■ **INSTRUCTIONS TO FOLLOW**:
Format the material as a numbered list, starting at the line containing "Between the two, (17,410)" and running through the last line, with both ends included. Omit blank lines and leave out the pictures.

■ **RECORDS TO USE**:
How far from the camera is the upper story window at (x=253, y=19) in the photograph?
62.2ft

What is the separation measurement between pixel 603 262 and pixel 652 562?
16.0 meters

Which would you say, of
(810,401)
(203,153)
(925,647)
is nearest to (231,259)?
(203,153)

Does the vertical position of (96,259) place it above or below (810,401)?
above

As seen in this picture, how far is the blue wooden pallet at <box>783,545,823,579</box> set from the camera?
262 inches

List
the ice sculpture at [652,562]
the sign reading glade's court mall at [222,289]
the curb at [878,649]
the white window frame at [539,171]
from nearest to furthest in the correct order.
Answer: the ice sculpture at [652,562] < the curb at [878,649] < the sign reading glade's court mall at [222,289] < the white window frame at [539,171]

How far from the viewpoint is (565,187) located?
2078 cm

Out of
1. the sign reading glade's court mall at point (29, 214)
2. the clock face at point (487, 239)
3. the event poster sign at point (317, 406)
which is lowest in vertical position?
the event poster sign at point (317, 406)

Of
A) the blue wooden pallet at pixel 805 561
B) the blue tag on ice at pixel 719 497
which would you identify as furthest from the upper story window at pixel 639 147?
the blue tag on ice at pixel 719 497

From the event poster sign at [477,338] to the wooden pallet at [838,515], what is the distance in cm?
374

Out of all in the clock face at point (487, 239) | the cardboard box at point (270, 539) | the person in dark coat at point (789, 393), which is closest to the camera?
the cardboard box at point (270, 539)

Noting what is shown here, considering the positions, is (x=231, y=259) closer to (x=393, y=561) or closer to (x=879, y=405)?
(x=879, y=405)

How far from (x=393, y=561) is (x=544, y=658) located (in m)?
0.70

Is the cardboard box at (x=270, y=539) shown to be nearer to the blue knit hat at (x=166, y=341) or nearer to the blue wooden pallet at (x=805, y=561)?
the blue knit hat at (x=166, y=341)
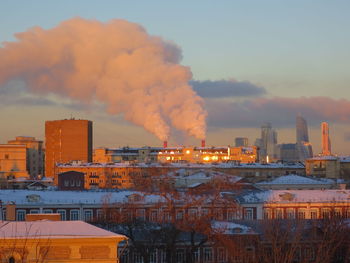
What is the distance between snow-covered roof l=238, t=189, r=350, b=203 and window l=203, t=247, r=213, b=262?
58.5 feet

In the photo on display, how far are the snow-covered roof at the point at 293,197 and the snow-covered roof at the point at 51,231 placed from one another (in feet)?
148

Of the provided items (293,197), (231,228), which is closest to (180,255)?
(231,228)

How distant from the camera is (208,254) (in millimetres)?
60500

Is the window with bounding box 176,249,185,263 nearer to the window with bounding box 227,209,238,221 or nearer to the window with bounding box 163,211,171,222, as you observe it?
the window with bounding box 163,211,171,222

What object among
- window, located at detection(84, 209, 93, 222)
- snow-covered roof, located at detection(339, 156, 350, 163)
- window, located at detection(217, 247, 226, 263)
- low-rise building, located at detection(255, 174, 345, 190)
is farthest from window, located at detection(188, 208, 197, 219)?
snow-covered roof, located at detection(339, 156, 350, 163)

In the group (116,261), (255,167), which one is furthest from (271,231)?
(255,167)

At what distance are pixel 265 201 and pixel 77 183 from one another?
42.4 metres

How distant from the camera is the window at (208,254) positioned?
196ft

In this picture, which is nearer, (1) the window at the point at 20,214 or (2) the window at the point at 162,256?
(2) the window at the point at 162,256

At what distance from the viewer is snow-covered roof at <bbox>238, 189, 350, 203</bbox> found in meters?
79.1

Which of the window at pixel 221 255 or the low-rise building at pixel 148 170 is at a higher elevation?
the low-rise building at pixel 148 170

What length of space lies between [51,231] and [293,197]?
4946 centimetres

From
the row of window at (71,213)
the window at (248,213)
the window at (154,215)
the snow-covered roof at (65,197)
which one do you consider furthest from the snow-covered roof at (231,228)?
the row of window at (71,213)

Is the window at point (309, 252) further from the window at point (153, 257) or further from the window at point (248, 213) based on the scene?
the window at point (248, 213)
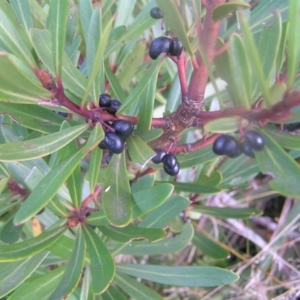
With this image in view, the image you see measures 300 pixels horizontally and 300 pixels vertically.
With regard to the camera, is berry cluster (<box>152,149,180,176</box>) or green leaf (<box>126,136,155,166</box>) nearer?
green leaf (<box>126,136,155,166</box>)

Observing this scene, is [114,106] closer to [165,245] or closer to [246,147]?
[246,147]

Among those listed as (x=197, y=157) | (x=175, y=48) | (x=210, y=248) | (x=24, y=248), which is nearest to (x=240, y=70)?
(x=175, y=48)

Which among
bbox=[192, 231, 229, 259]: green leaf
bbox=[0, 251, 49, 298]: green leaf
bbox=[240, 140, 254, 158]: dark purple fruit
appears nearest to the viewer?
bbox=[240, 140, 254, 158]: dark purple fruit

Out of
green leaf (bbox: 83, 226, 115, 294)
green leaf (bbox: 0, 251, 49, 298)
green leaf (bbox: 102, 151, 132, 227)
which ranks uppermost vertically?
green leaf (bbox: 102, 151, 132, 227)

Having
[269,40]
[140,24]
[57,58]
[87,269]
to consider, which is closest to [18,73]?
[57,58]

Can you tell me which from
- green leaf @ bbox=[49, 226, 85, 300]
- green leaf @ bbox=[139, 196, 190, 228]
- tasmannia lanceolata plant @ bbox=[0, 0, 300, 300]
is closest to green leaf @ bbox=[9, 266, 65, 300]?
tasmannia lanceolata plant @ bbox=[0, 0, 300, 300]

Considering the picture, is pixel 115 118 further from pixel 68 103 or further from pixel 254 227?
pixel 254 227

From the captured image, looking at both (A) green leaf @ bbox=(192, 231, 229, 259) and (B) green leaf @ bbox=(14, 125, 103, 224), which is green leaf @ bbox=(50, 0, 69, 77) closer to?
(B) green leaf @ bbox=(14, 125, 103, 224)
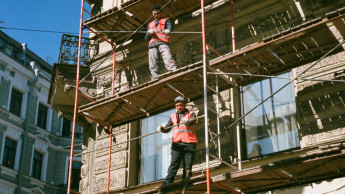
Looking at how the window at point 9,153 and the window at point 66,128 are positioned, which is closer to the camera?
the window at point 9,153

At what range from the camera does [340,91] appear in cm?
995

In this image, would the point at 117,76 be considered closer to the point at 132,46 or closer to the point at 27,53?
the point at 132,46

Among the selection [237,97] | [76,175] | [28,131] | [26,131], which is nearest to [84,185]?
[237,97]

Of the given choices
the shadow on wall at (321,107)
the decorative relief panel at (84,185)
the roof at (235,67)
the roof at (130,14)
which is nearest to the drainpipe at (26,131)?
the decorative relief panel at (84,185)

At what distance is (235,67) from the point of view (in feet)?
34.4

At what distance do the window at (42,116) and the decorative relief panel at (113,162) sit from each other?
60.3 ft

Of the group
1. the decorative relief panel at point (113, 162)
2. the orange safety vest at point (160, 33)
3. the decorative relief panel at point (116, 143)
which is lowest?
the decorative relief panel at point (113, 162)

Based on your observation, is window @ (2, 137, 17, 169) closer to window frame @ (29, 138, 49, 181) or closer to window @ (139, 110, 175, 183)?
window frame @ (29, 138, 49, 181)

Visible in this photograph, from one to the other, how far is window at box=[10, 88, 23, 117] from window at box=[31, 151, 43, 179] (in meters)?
2.49

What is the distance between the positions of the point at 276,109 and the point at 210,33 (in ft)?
8.13

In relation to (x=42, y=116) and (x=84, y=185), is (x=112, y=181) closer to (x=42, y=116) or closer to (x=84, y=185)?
(x=84, y=185)

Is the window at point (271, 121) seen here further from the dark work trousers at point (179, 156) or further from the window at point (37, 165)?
the window at point (37, 165)

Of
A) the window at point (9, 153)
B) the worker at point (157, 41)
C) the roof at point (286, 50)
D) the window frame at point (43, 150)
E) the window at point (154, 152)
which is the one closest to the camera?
the roof at point (286, 50)

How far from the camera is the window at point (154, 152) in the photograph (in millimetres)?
12344
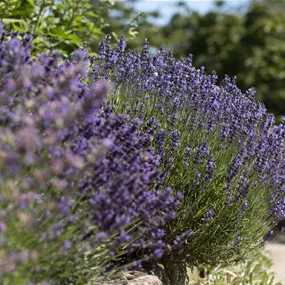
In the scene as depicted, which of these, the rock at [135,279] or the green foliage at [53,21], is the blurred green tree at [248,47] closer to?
the green foliage at [53,21]

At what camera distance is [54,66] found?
8.87 feet

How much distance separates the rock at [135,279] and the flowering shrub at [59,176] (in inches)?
27.9

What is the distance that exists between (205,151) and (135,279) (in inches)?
35.3

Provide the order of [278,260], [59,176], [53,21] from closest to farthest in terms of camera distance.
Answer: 1. [59,176]
2. [53,21]
3. [278,260]

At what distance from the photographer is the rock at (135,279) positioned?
3379 millimetres

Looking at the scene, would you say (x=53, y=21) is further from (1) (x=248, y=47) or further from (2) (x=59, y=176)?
(1) (x=248, y=47)

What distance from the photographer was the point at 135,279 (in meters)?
3.43

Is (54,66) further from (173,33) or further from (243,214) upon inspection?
(173,33)

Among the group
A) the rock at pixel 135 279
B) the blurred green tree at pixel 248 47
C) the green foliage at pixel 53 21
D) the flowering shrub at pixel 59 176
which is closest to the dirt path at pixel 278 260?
the rock at pixel 135 279

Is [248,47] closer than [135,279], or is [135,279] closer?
[135,279]

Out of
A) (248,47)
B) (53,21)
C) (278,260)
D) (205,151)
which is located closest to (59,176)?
(205,151)

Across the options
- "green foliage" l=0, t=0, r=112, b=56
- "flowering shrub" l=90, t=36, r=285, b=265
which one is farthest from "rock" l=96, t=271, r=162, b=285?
"green foliage" l=0, t=0, r=112, b=56

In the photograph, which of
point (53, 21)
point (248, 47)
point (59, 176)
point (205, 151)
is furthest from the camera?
point (248, 47)

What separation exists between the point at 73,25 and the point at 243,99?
2.61m
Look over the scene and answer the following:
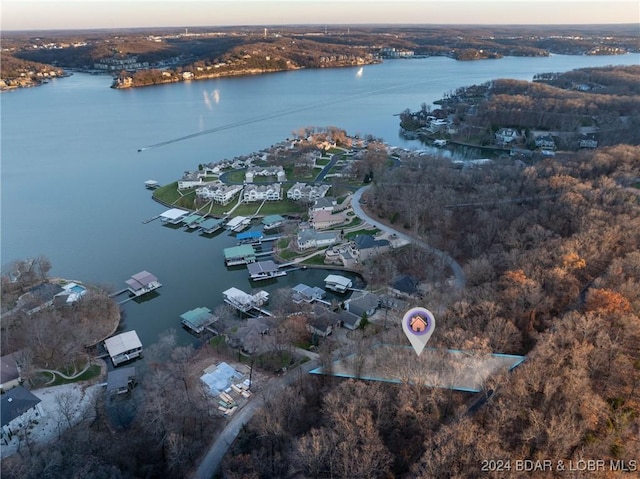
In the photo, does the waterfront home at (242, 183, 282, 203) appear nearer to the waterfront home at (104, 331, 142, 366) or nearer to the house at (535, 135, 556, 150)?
A: the waterfront home at (104, 331, 142, 366)

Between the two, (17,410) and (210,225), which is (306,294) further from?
(17,410)

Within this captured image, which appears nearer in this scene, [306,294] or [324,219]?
[306,294]

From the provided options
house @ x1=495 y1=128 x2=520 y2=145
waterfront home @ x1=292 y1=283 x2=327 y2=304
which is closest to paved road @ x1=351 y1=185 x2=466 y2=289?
waterfront home @ x1=292 y1=283 x2=327 y2=304

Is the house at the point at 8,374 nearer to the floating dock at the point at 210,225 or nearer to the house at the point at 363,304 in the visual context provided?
the house at the point at 363,304

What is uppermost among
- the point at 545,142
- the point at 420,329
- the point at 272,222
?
the point at 420,329

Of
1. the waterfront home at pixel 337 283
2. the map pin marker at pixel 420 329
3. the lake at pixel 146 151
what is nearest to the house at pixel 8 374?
the lake at pixel 146 151

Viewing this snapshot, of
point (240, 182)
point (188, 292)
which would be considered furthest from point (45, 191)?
point (188, 292)

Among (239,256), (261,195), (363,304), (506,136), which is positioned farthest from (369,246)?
(506,136)
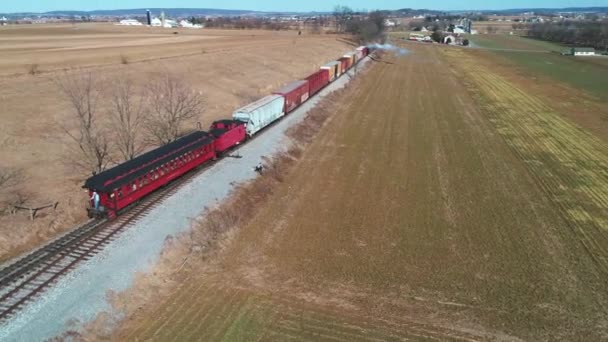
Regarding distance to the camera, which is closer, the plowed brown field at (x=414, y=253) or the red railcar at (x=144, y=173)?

■ **PROBLEM SOLUTION**:
1. Between the two, (17,410) and (210,225), which is (306,294) further from?
2. (17,410)
3. Within this captured image, which appears nearer in this scene, [306,294] or [324,219]?
4. [306,294]
5. From the provided options
6. house @ x1=495 y1=128 x2=520 y2=145
7. waterfront home @ x1=292 y1=283 x2=327 y2=304
8. which is closest to paved road @ x1=351 y1=185 x2=466 y2=289?
9. waterfront home @ x1=292 y1=283 x2=327 y2=304
10. Is the house at the point at 8,374 nearer to the floating dock at the point at 210,225 or nearer to the house at the point at 363,304 in the visual context provided?
11. the house at the point at 363,304
12. What is uppermost among
13. - the point at 545,142
14. - the point at 420,329
15. - the point at 272,222
16. ?
17. the point at 420,329
18. Of
19. 1. the waterfront home at pixel 337 283
20. 2. the map pin marker at pixel 420 329
21. 3. the lake at pixel 146 151
22. what is nearest to the house at pixel 8 374?
23. the lake at pixel 146 151
24. Viewing this snapshot, of
25. point (240, 182)
26. point (188, 292)
27. which would be considered furthest from point (45, 191)?
28. point (188, 292)
29. Among (239,256), (261,195), (363,304), (506,136), which is positioned farthest from (369,246)?
30. (506,136)
31. Regarding distance to the camera, which is closer, the plowed brown field at (x=414, y=253) or the red railcar at (x=144, y=173)?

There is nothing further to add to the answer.